It’s not often that you find corporate honchos, cabbies, chaiwallahs and sweepers under the same roof, each trying his luck to make a quick buck, albeit of different denominations. But that’s the allure of Indian Derby, which was held at the Mahalaxmi Race Course on Sunday.
Away from the sidelines, the derby threw up another surprise. First-timer Super Storm, ridden by English jockey Jimmy Fortune, won the race as well as the prize of Rs1.8 crore. An Acquired Taste had been the bookies’ favourite.

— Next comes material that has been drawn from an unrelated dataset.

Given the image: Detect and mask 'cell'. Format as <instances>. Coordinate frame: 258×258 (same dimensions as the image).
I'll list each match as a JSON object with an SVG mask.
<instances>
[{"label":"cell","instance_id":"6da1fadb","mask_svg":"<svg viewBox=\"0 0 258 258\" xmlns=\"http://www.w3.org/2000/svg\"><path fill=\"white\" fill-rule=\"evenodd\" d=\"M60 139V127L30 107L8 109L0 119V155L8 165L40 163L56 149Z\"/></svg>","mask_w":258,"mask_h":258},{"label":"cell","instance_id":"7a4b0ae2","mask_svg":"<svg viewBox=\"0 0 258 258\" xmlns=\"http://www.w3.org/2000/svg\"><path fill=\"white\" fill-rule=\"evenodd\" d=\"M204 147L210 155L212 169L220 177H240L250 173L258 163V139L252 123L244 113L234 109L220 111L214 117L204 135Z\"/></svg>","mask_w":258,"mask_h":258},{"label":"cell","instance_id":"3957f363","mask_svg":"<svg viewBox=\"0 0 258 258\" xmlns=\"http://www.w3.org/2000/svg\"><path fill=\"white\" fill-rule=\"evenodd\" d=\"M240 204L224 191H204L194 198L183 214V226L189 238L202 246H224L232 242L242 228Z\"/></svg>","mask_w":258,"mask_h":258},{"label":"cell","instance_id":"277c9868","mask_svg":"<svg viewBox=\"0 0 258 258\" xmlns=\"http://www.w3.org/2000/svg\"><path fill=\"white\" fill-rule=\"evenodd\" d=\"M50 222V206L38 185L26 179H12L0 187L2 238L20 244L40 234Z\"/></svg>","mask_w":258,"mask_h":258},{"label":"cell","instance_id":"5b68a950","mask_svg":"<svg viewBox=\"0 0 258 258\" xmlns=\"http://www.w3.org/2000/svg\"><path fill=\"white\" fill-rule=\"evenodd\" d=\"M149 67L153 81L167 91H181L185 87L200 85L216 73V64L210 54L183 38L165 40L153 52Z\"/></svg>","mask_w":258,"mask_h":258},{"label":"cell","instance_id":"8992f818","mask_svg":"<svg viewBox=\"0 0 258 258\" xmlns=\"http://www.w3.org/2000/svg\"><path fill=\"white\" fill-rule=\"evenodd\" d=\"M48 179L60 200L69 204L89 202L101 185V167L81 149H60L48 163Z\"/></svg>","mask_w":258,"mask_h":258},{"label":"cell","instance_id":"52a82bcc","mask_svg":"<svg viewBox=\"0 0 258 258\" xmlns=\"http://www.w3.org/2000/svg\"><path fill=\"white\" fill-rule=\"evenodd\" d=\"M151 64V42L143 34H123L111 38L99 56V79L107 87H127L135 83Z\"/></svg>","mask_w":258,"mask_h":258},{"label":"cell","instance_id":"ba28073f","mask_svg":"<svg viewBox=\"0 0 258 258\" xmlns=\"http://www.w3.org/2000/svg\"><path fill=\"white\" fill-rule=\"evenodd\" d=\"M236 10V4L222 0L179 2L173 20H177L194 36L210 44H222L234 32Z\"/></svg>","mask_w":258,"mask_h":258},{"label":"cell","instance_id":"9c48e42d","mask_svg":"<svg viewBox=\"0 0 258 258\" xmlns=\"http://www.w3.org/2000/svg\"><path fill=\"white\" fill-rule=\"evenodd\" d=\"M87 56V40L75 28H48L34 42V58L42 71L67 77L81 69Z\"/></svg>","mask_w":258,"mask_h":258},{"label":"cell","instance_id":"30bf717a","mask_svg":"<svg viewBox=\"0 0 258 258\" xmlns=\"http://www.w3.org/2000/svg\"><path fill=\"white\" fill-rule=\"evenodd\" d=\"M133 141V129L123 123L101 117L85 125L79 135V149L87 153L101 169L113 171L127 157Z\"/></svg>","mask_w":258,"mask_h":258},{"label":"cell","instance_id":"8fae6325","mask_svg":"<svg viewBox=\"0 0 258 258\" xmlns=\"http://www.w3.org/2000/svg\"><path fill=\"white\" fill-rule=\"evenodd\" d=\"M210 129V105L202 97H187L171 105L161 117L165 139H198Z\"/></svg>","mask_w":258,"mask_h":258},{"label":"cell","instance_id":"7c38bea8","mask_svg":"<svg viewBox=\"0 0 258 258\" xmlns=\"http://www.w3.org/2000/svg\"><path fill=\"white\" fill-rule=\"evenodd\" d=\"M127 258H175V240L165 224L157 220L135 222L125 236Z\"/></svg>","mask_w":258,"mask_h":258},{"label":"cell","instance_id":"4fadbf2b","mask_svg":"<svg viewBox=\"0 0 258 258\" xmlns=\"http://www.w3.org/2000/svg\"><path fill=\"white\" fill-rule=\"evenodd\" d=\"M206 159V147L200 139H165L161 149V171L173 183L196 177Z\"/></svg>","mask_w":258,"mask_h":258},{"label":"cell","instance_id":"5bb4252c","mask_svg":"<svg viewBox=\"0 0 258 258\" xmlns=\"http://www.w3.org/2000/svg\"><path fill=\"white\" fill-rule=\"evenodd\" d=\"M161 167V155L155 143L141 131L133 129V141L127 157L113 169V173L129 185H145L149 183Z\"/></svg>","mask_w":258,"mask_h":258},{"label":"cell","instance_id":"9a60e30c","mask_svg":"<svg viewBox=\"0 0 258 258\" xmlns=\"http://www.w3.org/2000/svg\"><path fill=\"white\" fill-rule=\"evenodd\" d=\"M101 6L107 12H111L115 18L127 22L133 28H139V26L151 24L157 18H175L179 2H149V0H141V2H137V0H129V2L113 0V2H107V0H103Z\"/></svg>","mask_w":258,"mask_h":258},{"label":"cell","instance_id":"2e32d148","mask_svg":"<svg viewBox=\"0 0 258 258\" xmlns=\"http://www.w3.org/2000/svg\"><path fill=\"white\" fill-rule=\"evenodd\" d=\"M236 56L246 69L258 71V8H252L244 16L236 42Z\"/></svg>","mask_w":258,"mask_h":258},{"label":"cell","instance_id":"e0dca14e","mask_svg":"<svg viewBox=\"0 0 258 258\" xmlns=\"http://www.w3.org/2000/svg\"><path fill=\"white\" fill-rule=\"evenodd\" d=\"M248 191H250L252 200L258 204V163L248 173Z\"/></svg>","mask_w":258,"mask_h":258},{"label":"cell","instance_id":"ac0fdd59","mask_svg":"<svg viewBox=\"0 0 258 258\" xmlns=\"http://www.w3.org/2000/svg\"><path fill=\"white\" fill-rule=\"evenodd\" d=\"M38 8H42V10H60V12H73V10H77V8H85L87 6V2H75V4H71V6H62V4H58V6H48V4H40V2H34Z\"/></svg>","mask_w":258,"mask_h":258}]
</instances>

But no one was horsing around. Arjun Singh, an enthusiastic bettor, who sells coffee for a living outside the Royal Western India Turf Club, where the derby was held, placed bets of Rs5,000 during the races, but lost all of them. “I earn around Rs5,000-Rs6,000 in a month. So, I’ve effectively lost a month’s salary. But I bet every year and will continue to do so,” he says with a shrug. Asked how he plans to make up for what he gambled away, he says, with a twinkle in his eyes, “I’ll do something. I’ll probably add more water in my coffee next month.”
Naresh Babu, a civic sweeper, had saved up for months to place his bets at Sunday’s derby. He was luckier than Arjun: he made a profit of Rs500 after putting in Rs1,000 collectively. “I’ve been coming here for 15 years now. I’ve had my share of profits and losses. That’s the derby’s charm,” he explains as he clutches on to a Rs1,000-note.
You’d be forgiven if you assume that horses are the most sought-after here. Bookies rule the roost. They set up individual stalls and talk animatedly on their phones. “We make between Rs25,000 and Rs2 lakh. The bigger bookies can rake up Rs10 lakh,” says a popular bookie.